MALEFIQUE-Affiche-Angelina-Jolie-FranceIl était une fois un monde divisé en deux royaumes : celui des humains cupides et celui des êtres magiques heureux et pacifiques. Un jour, un jeune voleur humain pénètre dans les Landes et rencontre la plus puissante des fées, la jeune et joyeuse Maléfique. Malheureusement l’amitié tendre qui se noue entre eux n’est pas vouée à durer…

J’ai souvent été beaucoup plus convaincue par les films d’animation des studios Disney que par leurs films en prises de vue réelles. Cependant, j’avais adoré Il était une fois, délicieux pastiche des dessins animés de princesses qui ont fait le succès de la firme. Après avoir vu quelques images de Maléfique, j’ai pensé que ce film pouvait être lui aussi l’occasion de revisiter le conte de Perrault La Belle au bois dormant avec finesse et humour.

Je dois dire que mon bilan est très mitigé. Je saluerai d’abord le travail technique d’animation des habitants des Landes. Dès les premières images, le spectateur est plongé dans cet univers féérique et en prend plein les yeux. Graphismes aériens, dynamiques, colorés, rien à redire. Parmi ces créatures évolue la jeune Maléfique incarnée avec grâce par Ella Purnell. Mais bientôt, tout se gâte. Les effets spéciaux sont mis au service de scènes de bataille grandiloquentes rappelant Le Monde de Narnia et Le Seigneur des anneaux (pour les arbres combattants). Les amateurs du genre trouveront peut-être cela très bien, j’ai pour ma part tendance à penser qu’il s’agit d’une stratégie un peu facile pour combler des faiblesses scénaristiques.

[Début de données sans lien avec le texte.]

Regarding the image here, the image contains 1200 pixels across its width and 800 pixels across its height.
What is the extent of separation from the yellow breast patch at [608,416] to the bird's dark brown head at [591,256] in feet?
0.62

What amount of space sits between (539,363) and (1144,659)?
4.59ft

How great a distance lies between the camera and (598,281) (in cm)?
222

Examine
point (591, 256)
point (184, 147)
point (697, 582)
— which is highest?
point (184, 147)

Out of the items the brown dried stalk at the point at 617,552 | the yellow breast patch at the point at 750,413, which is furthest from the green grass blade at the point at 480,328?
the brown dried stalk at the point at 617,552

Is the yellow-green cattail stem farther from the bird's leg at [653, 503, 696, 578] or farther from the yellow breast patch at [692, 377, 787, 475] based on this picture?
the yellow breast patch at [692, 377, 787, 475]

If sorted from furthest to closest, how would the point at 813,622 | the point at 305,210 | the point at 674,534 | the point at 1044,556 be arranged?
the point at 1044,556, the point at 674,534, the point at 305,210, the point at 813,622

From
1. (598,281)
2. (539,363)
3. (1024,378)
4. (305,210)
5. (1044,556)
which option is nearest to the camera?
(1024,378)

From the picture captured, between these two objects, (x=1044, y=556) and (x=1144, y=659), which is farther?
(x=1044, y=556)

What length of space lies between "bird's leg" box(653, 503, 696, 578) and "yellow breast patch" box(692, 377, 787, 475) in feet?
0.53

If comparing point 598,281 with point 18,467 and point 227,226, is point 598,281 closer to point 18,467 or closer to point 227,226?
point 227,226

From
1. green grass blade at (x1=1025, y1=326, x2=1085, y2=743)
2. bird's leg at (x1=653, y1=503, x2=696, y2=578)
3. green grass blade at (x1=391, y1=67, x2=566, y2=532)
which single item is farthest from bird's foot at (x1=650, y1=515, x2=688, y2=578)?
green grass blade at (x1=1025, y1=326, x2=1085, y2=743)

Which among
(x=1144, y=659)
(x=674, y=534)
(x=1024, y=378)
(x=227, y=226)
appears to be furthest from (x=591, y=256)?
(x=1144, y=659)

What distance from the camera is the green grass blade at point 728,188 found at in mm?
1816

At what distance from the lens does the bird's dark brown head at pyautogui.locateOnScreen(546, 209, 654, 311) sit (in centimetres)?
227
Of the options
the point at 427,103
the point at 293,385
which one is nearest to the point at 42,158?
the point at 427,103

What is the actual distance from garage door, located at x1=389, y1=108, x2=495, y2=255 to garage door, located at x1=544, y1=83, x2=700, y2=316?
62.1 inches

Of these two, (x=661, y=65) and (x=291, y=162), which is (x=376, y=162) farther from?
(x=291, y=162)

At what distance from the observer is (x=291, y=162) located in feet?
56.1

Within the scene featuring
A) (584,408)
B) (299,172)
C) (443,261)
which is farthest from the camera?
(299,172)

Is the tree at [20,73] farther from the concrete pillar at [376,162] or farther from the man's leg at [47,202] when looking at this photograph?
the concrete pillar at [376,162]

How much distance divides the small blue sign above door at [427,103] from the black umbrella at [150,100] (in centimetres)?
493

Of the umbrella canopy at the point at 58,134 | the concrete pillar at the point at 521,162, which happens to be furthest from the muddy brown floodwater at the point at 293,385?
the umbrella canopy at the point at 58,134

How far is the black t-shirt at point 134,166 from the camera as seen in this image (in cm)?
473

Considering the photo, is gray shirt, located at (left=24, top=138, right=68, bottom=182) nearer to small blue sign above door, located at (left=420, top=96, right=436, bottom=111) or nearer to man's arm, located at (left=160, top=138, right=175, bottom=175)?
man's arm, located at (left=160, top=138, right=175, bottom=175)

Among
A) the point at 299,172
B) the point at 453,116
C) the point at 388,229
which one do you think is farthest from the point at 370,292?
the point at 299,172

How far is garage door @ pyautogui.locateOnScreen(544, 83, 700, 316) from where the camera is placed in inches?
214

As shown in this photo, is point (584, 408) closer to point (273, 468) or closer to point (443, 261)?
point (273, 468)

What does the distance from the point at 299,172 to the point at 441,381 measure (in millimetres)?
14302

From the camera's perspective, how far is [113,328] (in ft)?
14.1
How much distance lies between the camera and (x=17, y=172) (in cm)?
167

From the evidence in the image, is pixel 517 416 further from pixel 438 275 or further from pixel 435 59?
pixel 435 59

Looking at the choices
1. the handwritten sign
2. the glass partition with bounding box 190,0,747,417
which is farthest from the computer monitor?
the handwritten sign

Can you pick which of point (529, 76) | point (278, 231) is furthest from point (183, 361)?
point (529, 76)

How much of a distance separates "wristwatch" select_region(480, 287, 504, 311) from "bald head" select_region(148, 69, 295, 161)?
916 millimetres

Et de fait, elles abondent dans le film. Comment Stephan est-il parvenu à se faire une place dans l’entourage du roi ? Pourquoi celui-ci a-t-il brusquement décidé d’attaquer les Landes après des années de paix ? Si les ailes de Maléfique sont douées d’un mouvement propre (comme la fin le prouve), comment Stephan a-t-il pu les emporter sans encombre ? Le problème majeur à mes yeux réside dans la relation qui se tisse entre Maléfique et Aurore. Certes, la fée verte avait offert comme don à la petite princesse qu’elle se ferait aimer de tous ceux qui l’approcheraient. Mais de là naît une contradiction: si tous ceux qui la côtoient l’aiment profondément, n’importe qui de sa connaissance devrait pouvoir lui offrir le baiser d’amour sincère qui la ramènera à la vie. Cette scène est d’ailleurs à mes yeux la plus mauvaise du film. On est ici bien loin des cent ans de sommeil du conte originel, puisqu’à peine endormie depuis quelques minutes, Aurore est réveillée par le fameux baiser. Je vous laisse deviner qui en est l’auteur…

Pour un film centré sur une méchante, Maléfique fait la part belle aux bons sentiments. La gentillesse d’Aurore la fait passer pour simplette, sa rencontre avec le jeune prince aux allures de chanteur de boys band est on ne peut plus stéréotypée, et même Angelina Jolie, malgré un look parfait pour le rôle et de très jolies scènes d’introspection, finit par sembler aussi mièvre que les trois fées maladroites. Là où les scénaristes auraient pu taper fort, c’est en réalisant un film ambigu où le spectateur entrerait dans la psyché de la méchante et s’y attacherait malgré lui. Au lieu de cela, ils font de Maléfique un personnage positif, ayant seulement commis l’erreur de vouloir se venger du vrai méchant de l’histoire, Stephan. Déplacer la faute sur un autre coupable, voilà une facilité qui ruine à mes yeux l’intérêt du film.

On retiendra tout de même l’esthétique léchée, la bande-son magnifique de James Newton Howard, et l’excellent personnage de Diaval, le corbeau prêt à tout pour satisfaire sa maîtresse. Mais pour la profondeur de l’analyse psychologique, on repassera.